» **Extract to read**
From my limited experience, the East has a much harsher view of the West than vice verse: and this is encapsulated well in the respective teachings on intercommunion in the Catholic and Orthodox churches.

It is a beautiful thought, the whole of all legitimate tradition being subsumed in to one again, and the balance and wholeness of the Body of Christ being restored: the head must be tortured, as the body has been hanged, drawn, and quartered by the various schisms, especially that of the Protestants which keeps on fracturing at an exponential rate. I’m sure it says somewhere in the Bible, “the Body is the Temple of God: thou shalt not cut off the left hand to spite the right, nor torture oneself to cause the head to feel pain”.

The whole “breathing with two lungs” that Blessed Pope John Paul the Great spoke of (although applied slightly differently, as he originally spoke it as regards the Orthodox not in Communion with Rome, not the Communicant Orthodox/Eastern Catholics).

Could you point me to a resource that speaks of “bi-rituality”? If that is possible, it may cast a new light on why I have not been able to secure a transfer.


I’m also aware. But its pretty rare for someone who is young and does not steady know the rites (from the position of presider). It’s just uncommon.


Okay. It is rare. I only know of it because that is the case I am in.

One does not need to know the rites to be bi-ritual. They need to know the rites to be given the faculties to practice both rites.


Yeah, thats all true. I’d asked our Rector about it before. His answer was that it is more likely to be approved if the candidate had grown up in one rite, as in being able to relate culturally, and then, having experienced some cultural change, as in moving to another country, and practicing in whatever rite was more presently available, then it would be considered.

Note: please don’t limit this to the examples provided, they’re just examples. There are many examples, but these are easy to identify. So they’re not really arguable. Cuz they don’t matter, cuz they’re just examples, and logic states that anecdotal evidence is fallacy. But still good for illustration. But on boards like these, some people might want to attack a straw man, it happens. But it doesn’t need to happen, cuz they’re just examples.

» **Items**
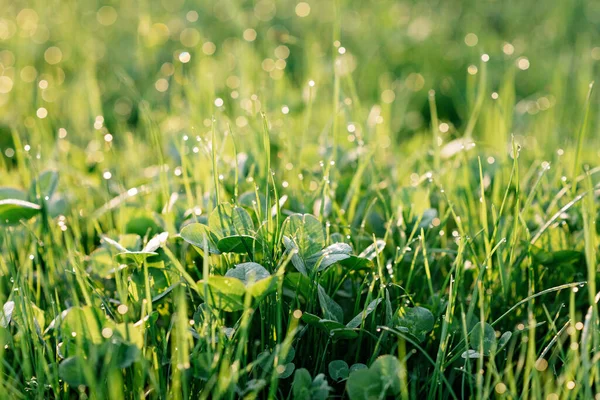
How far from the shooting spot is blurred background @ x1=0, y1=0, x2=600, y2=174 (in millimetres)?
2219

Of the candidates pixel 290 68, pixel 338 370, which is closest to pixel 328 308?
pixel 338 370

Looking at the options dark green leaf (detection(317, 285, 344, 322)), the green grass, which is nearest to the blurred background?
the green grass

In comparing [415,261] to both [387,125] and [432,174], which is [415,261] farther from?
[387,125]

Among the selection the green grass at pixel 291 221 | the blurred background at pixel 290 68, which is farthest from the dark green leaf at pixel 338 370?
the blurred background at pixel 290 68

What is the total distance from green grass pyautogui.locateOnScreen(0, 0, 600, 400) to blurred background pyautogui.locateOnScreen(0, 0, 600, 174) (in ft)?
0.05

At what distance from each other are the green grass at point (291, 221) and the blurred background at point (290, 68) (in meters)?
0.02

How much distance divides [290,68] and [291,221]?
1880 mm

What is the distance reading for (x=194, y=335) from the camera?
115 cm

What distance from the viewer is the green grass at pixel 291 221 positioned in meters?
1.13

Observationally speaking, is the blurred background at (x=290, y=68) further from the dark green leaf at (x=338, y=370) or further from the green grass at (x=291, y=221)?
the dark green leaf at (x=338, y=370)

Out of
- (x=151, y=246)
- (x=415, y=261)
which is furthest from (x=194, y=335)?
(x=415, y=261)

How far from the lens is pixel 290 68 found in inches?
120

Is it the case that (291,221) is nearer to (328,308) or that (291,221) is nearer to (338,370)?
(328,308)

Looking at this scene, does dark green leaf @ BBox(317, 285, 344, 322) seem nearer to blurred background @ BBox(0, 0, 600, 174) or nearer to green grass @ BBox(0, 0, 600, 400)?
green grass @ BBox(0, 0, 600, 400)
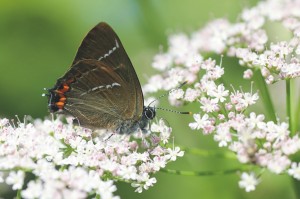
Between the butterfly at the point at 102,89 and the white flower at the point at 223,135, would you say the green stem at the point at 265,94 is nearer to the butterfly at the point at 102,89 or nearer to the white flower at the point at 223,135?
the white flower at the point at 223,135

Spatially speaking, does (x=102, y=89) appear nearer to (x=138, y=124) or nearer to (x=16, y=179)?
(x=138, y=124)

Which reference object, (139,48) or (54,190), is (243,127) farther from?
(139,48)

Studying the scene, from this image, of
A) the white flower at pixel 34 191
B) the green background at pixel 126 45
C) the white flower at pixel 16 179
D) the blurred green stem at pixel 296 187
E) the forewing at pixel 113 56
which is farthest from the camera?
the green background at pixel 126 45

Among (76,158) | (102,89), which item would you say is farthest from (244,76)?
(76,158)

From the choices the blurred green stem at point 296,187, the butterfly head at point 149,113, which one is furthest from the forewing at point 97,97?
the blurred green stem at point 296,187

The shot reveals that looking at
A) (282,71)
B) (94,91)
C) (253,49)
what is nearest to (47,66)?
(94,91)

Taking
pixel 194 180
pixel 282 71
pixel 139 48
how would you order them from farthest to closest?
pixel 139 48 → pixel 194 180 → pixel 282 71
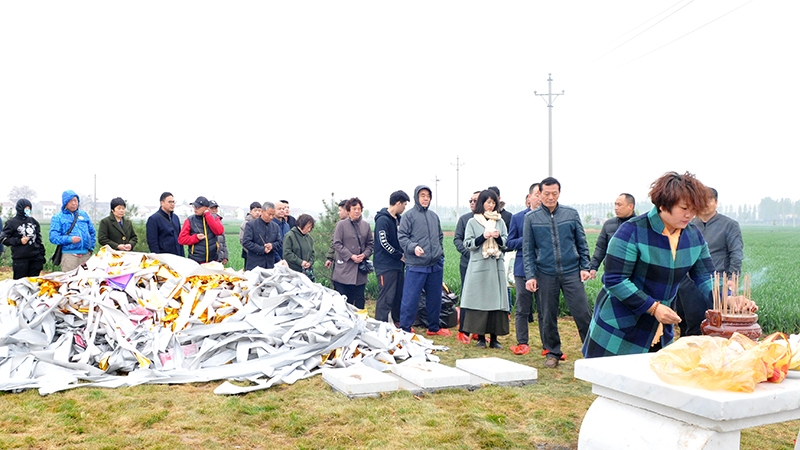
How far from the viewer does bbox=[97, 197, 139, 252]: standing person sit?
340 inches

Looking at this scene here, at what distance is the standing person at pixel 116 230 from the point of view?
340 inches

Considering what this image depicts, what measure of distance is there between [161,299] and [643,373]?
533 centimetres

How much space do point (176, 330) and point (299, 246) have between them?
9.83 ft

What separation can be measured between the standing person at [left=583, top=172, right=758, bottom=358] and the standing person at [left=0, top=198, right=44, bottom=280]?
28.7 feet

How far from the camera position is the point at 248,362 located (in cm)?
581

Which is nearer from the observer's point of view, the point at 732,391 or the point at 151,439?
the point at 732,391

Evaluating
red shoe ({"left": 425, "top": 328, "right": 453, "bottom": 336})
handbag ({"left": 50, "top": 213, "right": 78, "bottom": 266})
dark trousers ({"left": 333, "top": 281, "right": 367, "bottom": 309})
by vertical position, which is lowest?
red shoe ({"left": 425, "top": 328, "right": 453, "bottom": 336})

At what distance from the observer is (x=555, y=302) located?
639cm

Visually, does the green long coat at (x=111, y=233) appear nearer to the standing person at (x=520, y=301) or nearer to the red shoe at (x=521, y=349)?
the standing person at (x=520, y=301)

» **Goal**
Rewrite the part of the church discussion excerpt that opens with "From my limited" and closes with "and Orthodox churches.", using "softer" in place of "harsher". The items have no connection to the church discussion excerpt.

» **Correct response**
From my limited experience, the East has a much softer view of the West than vice verse: and this is encapsulated well in the respective teachings on intercommunion in the Catholic and Orthodox churches.